_QUÉ SE PIDE_
1 – Extrae de los registros que aparecen más abajo todas las líneas que contengan la cadena "closer".
2 – Prosigue el fragmento sobre Pilato, que figura más abajo, a partir de su última oración.

_FRAGMENTO DE PÁGINA_
:::::

Pilato había llegado a la administración desde la milicia, ya que
pertenecía al orden ecuestre, y no había hecho mala carrera, pero no era
hombre de mundo. Entró en la vida política protegido por Sejano, y fue
nombrado prefecto el año 26. Pero tuvo mal comienzo su gobernación
colonial, porque se le ocurrió introducir en el Templo de Jerusalén los
estandartes de la milicia con la efigie de «Divus Caesar», el Divino
César Tiberio, cuya imagen y título de deidad los judíos no podían
admitir; y tuvo que retirarlos. Pero, luego, tuvo que enfrentarse con
una seria protesta popular, una verdadera sedición que tuvo que
reprimir, y en Roma, lógicamente, no gustaban estas cosas, preferían las
maneras firmes pero que parecieran suaves.

:::::

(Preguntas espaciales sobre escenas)
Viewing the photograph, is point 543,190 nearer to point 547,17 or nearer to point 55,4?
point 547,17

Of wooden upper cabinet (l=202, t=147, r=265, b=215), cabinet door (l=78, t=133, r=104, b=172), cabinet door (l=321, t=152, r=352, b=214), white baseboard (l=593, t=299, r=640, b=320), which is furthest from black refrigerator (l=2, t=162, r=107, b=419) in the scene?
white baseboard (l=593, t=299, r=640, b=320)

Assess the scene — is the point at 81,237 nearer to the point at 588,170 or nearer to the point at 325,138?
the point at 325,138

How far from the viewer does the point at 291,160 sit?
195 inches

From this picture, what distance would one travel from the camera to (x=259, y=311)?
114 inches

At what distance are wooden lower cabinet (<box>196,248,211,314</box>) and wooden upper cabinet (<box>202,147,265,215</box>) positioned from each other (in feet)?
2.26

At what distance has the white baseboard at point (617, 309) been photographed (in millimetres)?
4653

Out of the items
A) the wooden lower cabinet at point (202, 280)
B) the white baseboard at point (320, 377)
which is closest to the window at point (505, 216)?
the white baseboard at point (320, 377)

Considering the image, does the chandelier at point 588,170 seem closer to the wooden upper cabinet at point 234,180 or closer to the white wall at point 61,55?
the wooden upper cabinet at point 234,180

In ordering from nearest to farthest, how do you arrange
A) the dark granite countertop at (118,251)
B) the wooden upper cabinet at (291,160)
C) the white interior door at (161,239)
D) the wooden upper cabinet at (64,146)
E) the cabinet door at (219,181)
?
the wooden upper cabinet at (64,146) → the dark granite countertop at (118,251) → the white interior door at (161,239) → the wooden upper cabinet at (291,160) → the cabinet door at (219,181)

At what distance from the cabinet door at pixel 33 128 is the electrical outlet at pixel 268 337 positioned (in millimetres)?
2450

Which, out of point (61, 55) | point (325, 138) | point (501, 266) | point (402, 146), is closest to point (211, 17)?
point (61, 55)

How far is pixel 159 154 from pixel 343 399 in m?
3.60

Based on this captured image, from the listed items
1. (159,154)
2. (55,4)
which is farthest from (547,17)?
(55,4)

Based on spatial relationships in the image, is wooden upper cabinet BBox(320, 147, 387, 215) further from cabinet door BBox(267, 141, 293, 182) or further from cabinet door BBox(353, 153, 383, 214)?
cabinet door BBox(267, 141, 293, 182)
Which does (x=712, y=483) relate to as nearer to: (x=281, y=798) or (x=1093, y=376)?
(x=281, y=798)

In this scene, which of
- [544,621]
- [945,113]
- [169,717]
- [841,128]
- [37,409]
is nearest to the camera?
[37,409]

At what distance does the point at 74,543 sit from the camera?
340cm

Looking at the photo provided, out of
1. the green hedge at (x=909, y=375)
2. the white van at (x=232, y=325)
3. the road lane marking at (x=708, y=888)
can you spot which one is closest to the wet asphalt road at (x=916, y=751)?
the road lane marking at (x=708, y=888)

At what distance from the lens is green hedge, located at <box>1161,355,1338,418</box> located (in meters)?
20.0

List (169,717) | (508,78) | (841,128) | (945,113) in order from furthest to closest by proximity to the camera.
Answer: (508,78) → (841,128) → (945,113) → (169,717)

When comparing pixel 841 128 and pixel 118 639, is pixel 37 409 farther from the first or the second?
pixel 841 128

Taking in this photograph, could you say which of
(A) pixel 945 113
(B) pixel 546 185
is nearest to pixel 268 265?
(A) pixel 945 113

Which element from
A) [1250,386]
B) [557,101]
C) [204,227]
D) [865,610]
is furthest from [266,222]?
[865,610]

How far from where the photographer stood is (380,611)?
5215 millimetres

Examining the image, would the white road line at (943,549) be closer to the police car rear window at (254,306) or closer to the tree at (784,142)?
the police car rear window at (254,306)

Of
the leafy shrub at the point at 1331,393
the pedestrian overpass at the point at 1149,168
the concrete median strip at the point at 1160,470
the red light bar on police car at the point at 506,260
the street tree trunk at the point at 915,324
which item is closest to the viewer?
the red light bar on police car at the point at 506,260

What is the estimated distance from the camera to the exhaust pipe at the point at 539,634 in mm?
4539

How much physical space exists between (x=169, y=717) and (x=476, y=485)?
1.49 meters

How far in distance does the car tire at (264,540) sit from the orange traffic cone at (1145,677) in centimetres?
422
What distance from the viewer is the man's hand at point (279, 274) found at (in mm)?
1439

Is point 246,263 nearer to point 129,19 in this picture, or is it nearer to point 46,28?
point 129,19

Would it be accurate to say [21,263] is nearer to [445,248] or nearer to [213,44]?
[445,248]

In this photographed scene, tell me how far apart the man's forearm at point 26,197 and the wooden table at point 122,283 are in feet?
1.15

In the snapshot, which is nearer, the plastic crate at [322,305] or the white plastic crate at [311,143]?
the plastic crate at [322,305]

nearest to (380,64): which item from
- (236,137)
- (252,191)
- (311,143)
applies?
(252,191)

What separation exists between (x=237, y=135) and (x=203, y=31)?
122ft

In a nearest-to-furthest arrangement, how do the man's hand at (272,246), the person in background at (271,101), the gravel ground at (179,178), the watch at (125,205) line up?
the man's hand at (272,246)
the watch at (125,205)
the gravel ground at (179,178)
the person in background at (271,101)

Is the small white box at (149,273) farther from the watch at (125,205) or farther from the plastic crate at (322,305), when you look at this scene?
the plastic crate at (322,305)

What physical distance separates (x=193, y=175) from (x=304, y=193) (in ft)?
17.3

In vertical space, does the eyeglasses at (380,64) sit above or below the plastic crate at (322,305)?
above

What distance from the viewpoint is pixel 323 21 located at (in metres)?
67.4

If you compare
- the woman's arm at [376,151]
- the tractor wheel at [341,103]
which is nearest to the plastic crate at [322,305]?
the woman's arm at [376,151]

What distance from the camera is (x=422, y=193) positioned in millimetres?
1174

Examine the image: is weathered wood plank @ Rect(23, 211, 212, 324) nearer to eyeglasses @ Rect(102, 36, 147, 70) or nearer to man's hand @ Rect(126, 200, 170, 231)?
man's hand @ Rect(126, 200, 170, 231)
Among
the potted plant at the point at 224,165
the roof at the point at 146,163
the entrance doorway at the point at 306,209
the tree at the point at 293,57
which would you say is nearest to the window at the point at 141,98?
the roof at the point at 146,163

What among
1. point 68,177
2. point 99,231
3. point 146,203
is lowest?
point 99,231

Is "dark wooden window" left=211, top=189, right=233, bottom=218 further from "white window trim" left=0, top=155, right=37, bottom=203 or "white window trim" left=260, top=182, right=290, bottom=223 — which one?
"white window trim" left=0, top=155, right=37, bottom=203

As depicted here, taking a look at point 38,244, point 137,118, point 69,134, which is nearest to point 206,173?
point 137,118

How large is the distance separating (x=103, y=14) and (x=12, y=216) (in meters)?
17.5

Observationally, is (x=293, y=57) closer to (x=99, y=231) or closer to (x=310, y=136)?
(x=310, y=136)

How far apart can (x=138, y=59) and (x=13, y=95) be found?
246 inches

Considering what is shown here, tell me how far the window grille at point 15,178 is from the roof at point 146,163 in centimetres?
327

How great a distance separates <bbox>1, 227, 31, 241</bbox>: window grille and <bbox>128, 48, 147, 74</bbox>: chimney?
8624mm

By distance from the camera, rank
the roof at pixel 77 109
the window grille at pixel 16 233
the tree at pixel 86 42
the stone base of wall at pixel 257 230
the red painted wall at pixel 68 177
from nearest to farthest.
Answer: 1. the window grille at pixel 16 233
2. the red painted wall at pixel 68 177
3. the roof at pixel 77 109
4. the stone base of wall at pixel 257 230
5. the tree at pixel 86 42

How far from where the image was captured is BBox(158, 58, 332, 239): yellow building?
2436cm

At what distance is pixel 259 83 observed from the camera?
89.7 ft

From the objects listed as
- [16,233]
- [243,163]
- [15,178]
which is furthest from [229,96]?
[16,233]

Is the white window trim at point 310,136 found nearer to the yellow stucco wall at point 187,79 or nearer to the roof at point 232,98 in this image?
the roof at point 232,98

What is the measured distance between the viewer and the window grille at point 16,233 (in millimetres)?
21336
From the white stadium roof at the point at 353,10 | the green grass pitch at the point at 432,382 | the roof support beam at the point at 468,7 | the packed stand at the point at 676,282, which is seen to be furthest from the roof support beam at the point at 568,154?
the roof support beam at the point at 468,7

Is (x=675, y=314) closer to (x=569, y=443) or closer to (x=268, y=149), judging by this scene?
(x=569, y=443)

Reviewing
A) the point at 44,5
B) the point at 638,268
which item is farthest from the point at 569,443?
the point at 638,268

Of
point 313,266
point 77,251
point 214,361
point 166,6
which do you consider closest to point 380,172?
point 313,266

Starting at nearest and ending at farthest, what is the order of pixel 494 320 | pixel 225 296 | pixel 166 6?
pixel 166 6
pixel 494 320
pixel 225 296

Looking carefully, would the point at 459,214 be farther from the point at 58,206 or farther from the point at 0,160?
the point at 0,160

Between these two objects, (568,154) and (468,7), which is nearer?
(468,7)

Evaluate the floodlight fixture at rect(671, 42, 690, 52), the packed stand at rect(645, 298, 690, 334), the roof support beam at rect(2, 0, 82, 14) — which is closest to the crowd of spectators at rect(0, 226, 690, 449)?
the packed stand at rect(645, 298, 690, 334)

:::::

_RESULTADOS POR TAREA_
1 –
Considering the image, does the chandelier at point 588,170 seem closer to the wooden upper cabinet at point 234,180 or closer to the white wall at point 61,55?
Examining the image, would the white road line at (943,549) be closer to the police car rear window at (254,306) or closer to the tree at (784,142)?
Observationally, is (x=293, y=57) closer to (x=99, y=231) or closer to (x=310, y=136)?
Is (x=675, y=314) closer to (x=569, y=443) or closer to (x=268, y=149), judging by this scene?

2 –
Filón nos hace un retrato casi al odio de Pilato, mostrándonos su
mandato como un conjunto de violencias, represiones, torturas y
ejecuciones sin juicio, y a él mismo como un hombre de una crueldad
espantosa. Pero aunque a veces fue, sin duda, brutal y expeditivo, no
puede decirse que se diferenciase mucho de otros prefectos, procuradores
o legados, y estuvo en el cargo diez años. Aunque, al final de ellos,
Vitelio, el legado de Siria, le envió a Roma para que diese cuenta de su
responsabilidad por una represión, que fue especialmente sangrienta,
contra un grupo de fanáticos samaritanos. Aunque quizás la cosa no
hubiera tenido mayores consecuencias, si su protector Sejano, que ya le
había obtenido incluso el preciado título de «Amicus Caesaris», o «Amigo
del César» no hubiera sido asesinado antes de estos hechos. Y, por lo
demás, Pilato había hecho sus amistades en Jerusalén, y construyó para
la ciudad un abastecimiento de aguas realmente moderno. Y, si la
conversación de Pilato con Jesús fue del tono que se nos indica,
tendremos que decir que el Procurador era, además, un hombre de
preocupaciones intelectuales. «¿Qué es la verdad?», preguntó,
dubitativo, pero esto es algo que a nuestro mundo ya no le preocupa, así
que Pilato tiene pocas probabilidades de ser recordado. No se hacen las
famas con estas preguntas.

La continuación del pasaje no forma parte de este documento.